● Set task
Put the part of the records that opens with the line containing "Within this visual" and runs through the end of the records into a Markdown table. Use the columns Row (a running number) and Line, and skip any blank lines.

[Start]

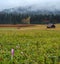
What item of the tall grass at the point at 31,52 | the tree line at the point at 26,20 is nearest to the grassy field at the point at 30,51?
the tall grass at the point at 31,52

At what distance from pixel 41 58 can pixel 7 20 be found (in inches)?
4317

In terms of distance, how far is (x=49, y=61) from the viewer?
32.1 feet

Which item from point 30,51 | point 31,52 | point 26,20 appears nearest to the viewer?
point 31,52

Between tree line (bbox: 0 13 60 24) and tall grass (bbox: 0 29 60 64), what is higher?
tall grass (bbox: 0 29 60 64)

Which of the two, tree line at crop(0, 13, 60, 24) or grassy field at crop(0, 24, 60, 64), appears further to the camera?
tree line at crop(0, 13, 60, 24)

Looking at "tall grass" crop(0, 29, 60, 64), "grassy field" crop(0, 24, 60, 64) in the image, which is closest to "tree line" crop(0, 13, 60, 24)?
"grassy field" crop(0, 24, 60, 64)

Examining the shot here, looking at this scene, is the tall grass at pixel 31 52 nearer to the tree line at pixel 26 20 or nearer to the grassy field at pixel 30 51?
the grassy field at pixel 30 51

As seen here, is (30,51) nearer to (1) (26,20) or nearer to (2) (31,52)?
(2) (31,52)

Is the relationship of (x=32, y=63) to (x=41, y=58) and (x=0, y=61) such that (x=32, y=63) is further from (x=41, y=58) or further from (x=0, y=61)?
(x=41, y=58)

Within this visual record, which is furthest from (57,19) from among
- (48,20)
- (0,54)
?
(0,54)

[End]

● Written answer
| Row | Line |
|---|---|
| 1 | Within this visual record, which is furthest from (57,19) from among |
| 2 | - (48,20) |
| 3 | - (0,54) |
| 4 | ? |
| 5 | (0,54) |